Here, finally, are snippets of that conversation:
I love what Karen has to say about what inspires her - not the more common images that we think of when we say Hong Kong, but rather the little details that people may overlook. People on the ferry, for example. I wonder what catches Karen's eye; artists just see the world differently.
So I asked, what is Karen's background?
Karen was born in Hong Kong and spent her entire childhood living here, so Hong Kong has always had a huge influence on her style. Even after living in the UK for many years people would often identify a unique Asian twist to her work, whether it was a touch of Chinese red ink in a painting, or a subtle pattern in a print. When she returned to Hong Kong after a decade away that influence has become even stronger and more obvious.
When did Louella Odie become what it is now? I remember you saying that Karen started publishing under the name Louella Odie, but when was that 'hey we should start a company' moment?
Louella Odie was originally all Karen's idea! She speculatively had some sample handbags made up:
“I'll admit I am still learning about fashion so I was mostly focused on how my prints fitted the bag surface. I showed them to Lauren, who has a background in fashion marketing, and she instantly had improving advice. We conceived Louella Odié as our start up over that summer of incessant talk. I recognised that although I had plenty of ideas for designs, I could not market those ideas myself – I know my own style of working can be quite idiosyncratic and the idea of opening up to someone I didn’t know well was daunting so working with Lauren was a natural fit. I didn’t think too much about what it would be like to work together because whatever the problems we would have to sort them out. Being a team was part of the vision."
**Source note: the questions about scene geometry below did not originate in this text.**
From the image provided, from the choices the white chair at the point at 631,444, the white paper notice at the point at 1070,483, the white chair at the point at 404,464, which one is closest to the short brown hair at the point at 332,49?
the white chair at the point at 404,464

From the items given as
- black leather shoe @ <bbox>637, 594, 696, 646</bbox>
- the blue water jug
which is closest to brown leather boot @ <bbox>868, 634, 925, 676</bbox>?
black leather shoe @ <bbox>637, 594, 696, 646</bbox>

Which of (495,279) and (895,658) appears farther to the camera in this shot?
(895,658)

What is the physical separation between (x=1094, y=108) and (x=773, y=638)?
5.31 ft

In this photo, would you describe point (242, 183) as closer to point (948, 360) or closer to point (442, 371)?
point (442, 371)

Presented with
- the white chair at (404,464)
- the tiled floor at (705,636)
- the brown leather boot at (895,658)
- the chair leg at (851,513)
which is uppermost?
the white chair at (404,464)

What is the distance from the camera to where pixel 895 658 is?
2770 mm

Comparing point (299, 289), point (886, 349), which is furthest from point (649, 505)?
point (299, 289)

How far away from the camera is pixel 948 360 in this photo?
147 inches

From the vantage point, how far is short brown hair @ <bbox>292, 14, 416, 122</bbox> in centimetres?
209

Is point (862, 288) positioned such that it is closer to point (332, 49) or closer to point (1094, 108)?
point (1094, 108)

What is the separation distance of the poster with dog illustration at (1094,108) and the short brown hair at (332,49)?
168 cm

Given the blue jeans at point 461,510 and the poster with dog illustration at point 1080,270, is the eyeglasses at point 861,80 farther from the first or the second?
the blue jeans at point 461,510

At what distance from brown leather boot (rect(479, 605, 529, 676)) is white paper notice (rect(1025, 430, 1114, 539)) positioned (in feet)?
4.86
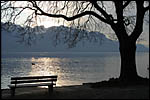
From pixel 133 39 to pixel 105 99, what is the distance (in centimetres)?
613

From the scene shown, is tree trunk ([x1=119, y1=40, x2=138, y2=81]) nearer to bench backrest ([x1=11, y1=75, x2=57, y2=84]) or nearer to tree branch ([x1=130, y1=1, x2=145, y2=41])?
tree branch ([x1=130, y1=1, x2=145, y2=41])

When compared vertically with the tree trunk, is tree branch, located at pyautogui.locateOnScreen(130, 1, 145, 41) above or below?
above

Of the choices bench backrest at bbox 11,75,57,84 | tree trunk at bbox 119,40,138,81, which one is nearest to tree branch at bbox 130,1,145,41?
tree trunk at bbox 119,40,138,81

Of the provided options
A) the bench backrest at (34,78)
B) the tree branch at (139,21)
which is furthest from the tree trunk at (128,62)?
the bench backrest at (34,78)

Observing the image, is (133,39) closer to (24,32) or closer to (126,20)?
(126,20)

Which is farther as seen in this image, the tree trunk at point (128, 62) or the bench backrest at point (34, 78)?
the tree trunk at point (128, 62)

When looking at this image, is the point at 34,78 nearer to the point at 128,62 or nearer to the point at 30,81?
the point at 30,81

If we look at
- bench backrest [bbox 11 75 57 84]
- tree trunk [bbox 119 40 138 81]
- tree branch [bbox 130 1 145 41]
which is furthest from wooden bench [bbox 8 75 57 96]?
tree branch [bbox 130 1 145 41]

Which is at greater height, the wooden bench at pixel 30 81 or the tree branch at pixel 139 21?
the tree branch at pixel 139 21

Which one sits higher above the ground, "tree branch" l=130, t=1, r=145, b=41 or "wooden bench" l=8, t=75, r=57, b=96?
"tree branch" l=130, t=1, r=145, b=41

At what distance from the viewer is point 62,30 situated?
16.1 metres

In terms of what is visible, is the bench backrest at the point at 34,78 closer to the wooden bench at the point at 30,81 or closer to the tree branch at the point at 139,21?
the wooden bench at the point at 30,81

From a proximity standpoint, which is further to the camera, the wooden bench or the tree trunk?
the tree trunk

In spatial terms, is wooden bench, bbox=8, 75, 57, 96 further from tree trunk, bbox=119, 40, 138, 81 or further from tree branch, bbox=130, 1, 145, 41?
tree branch, bbox=130, 1, 145, 41
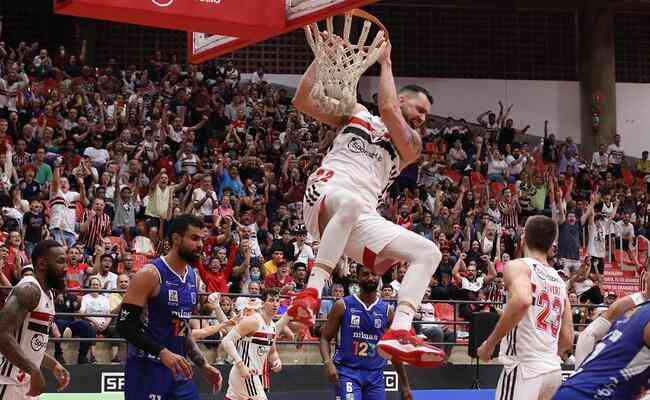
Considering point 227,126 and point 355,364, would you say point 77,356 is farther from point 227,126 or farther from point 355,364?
point 227,126

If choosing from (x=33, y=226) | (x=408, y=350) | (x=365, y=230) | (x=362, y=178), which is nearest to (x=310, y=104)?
(x=362, y=178)

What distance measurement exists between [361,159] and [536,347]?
2.15 metres

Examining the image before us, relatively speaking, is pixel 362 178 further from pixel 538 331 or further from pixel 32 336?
pixel 32 336

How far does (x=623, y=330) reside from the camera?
5.86 metres

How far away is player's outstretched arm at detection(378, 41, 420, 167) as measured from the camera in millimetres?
6516

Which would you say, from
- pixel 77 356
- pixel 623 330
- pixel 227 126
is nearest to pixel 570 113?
pixel 227 126

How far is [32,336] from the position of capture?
8.25 m

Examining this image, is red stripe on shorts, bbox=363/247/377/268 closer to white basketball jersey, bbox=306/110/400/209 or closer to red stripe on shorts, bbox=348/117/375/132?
white basketball jersey, bbox=306/110/400/209

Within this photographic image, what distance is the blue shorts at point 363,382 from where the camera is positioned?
11148 millimetres

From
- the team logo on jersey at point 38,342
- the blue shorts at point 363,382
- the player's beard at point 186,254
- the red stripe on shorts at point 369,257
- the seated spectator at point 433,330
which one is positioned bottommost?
the seated spectator at point 433,330

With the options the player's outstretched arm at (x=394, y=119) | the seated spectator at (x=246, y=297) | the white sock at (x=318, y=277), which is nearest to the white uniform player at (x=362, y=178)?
the player's outstretched arm at (x=394, y=119)

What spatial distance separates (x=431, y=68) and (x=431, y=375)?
1584cm

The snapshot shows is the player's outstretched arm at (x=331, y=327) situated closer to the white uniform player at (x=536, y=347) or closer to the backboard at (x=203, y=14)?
the white uniform player at (x=536, y=347)

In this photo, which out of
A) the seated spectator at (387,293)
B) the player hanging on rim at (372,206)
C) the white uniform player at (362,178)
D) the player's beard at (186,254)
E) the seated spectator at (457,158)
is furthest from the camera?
the seated spectator at (457,158)
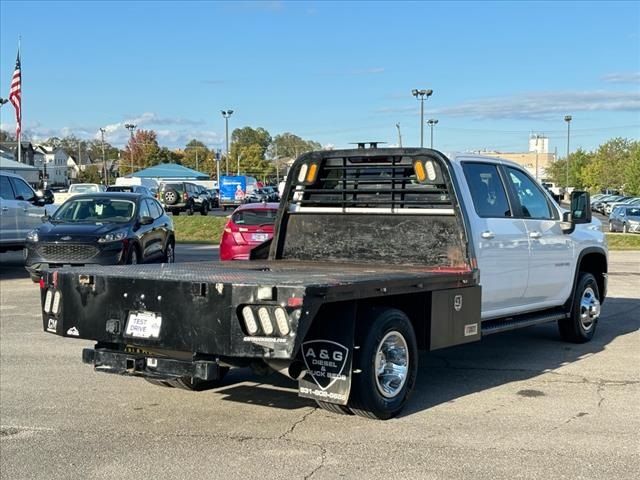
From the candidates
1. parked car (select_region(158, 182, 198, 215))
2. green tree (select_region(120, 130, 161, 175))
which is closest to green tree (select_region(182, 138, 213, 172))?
green tree (select_region(120, 130, 161, 175))

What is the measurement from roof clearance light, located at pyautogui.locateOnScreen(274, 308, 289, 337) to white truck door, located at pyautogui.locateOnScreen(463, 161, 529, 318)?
262 cm

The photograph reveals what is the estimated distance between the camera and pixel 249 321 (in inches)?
199

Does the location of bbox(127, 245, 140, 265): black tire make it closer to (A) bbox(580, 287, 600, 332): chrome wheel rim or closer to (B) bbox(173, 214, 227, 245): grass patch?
(A) bbox(580, 287, 600, 332): chrome wheel rim

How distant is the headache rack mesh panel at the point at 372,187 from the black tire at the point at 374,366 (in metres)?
1.64

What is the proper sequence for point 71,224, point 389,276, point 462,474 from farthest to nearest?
point 71,224
point 389,276
point 462,474

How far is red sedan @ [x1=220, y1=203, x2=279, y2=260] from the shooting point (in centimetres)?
1413

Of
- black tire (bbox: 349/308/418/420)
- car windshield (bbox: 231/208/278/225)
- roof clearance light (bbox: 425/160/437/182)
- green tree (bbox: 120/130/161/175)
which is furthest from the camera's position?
green tree (bbox: 120/130/161/175)

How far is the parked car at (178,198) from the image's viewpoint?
43.5 m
"Initially I was not actually that keen on the idea of going into business with Mum! I’d just been made redundant from an established clothing brand after their Asia office relocated and I still had my head in the ‘corporate’ side of the fashion world. I hadn’t seen or understood Mum’s vision of the way she wanted to translate her prints into accessories and it wasn’t until I saw those first samples that I changed my mind and realised Karen had created something unique and exciting."
So, having experience working with my own mother at school, I could instantly connect with this company and appreciate that it's this relationship that makes it unique. What is a typical week like for Louella Odie?
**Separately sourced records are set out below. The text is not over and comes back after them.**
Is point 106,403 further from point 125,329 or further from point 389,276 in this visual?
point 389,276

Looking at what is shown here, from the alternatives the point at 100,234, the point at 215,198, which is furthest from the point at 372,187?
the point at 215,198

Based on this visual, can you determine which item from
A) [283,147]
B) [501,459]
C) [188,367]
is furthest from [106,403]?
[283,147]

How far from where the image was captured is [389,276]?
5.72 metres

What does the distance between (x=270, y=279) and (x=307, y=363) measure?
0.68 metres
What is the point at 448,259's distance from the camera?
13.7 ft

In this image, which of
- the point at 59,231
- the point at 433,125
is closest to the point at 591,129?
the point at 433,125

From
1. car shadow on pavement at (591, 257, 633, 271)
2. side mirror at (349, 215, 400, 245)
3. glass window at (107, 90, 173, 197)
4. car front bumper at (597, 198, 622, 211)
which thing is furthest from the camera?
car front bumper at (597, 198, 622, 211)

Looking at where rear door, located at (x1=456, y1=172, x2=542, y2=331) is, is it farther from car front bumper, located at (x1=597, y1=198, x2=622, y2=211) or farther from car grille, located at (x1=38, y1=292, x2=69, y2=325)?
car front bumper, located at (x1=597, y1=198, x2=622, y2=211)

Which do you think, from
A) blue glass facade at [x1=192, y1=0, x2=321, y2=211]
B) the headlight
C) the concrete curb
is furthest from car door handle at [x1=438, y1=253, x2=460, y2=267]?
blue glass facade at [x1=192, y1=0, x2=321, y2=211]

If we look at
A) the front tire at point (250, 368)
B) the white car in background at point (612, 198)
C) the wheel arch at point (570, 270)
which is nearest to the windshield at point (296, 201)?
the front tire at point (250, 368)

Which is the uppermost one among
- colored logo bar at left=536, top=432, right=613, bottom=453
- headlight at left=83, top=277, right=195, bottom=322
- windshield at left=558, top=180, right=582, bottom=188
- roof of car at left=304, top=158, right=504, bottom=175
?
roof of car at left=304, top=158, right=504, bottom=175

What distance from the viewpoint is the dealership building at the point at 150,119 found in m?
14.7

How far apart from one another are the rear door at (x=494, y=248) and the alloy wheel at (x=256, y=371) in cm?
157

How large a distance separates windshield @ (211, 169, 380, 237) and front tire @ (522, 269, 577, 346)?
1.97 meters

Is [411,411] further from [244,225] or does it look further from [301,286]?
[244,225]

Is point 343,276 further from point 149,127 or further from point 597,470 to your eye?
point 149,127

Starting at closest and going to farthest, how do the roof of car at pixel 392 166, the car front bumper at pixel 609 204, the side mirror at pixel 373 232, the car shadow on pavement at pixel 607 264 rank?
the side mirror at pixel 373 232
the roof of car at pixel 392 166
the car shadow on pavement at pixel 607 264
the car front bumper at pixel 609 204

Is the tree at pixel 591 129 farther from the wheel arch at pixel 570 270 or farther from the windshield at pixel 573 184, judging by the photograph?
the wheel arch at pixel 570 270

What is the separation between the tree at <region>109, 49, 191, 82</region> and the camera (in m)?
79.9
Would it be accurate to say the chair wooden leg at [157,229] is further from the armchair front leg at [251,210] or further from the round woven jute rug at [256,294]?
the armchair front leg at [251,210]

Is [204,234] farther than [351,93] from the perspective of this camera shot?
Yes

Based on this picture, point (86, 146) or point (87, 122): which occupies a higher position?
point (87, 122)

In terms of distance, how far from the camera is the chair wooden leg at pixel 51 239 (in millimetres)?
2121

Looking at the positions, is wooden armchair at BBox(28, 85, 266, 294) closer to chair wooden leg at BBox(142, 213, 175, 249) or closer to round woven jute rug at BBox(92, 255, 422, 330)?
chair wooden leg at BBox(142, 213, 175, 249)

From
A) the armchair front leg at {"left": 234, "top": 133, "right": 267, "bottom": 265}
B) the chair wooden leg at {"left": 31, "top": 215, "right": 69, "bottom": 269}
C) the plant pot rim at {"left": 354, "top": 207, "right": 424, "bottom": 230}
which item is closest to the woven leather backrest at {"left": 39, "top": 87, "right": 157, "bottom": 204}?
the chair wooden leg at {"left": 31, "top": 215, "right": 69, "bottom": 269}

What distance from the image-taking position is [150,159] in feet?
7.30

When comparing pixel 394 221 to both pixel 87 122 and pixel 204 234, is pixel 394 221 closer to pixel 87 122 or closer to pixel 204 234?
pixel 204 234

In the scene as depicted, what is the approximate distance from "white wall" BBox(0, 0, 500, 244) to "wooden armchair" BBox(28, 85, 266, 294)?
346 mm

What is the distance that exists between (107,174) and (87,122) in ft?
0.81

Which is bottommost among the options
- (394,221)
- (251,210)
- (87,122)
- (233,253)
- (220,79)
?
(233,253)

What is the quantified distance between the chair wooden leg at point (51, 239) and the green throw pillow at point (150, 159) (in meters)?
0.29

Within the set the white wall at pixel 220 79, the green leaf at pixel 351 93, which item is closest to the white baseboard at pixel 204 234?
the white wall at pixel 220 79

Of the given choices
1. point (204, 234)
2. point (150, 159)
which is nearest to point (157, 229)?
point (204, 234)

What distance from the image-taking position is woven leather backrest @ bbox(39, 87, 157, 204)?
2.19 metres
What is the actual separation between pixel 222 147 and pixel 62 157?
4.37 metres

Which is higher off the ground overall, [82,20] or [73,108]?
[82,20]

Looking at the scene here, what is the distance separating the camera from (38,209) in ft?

We are both flexible with our schedules but also focused on getting the job done. Whilst we don’t have a rigid 9-5, we are generally in the studio by 8:30am and it’s common for us to both still be there at 8:30pm - although a two hour lunch break is not unheard of! Every Monday we have a meeting to start the week and make a job list for both of us so we know roughly what the other person is doing each day.
Lauren is responsible for managing stock inventory and stock delivery to our retailers so some of her time is taken up at our warehouse on HK island. Karen often needs to go to Sham Shui Po to source supplies or into China for new samples. We try to go and see our closest suppliers about once a month as well so that we can see how our ideas are shaping up!
Here's my favorite part of the conversation. As a self-professed Louella Girl, I wanted to know what the significance of Louella Odie was. Where did the name come from? I remember learning early on that Louella was a nickname that Karen had growing up, but how did they decide to use Louella Odie for their brand?
We have a history of strong, creative women in our family and we felt it was important to reflect that when we were deciding on the name of our business. Karen’s mother (Lauren's grandmother) was particularly enthusiastic and supportive as we used her maiden name – which is where Odié comes from!
Thanks for this exclusive peek into your studio, ladies. I feel proud to carry around part of this legacy of strong women when I bring my Louella Odie bags with me everywhere I go.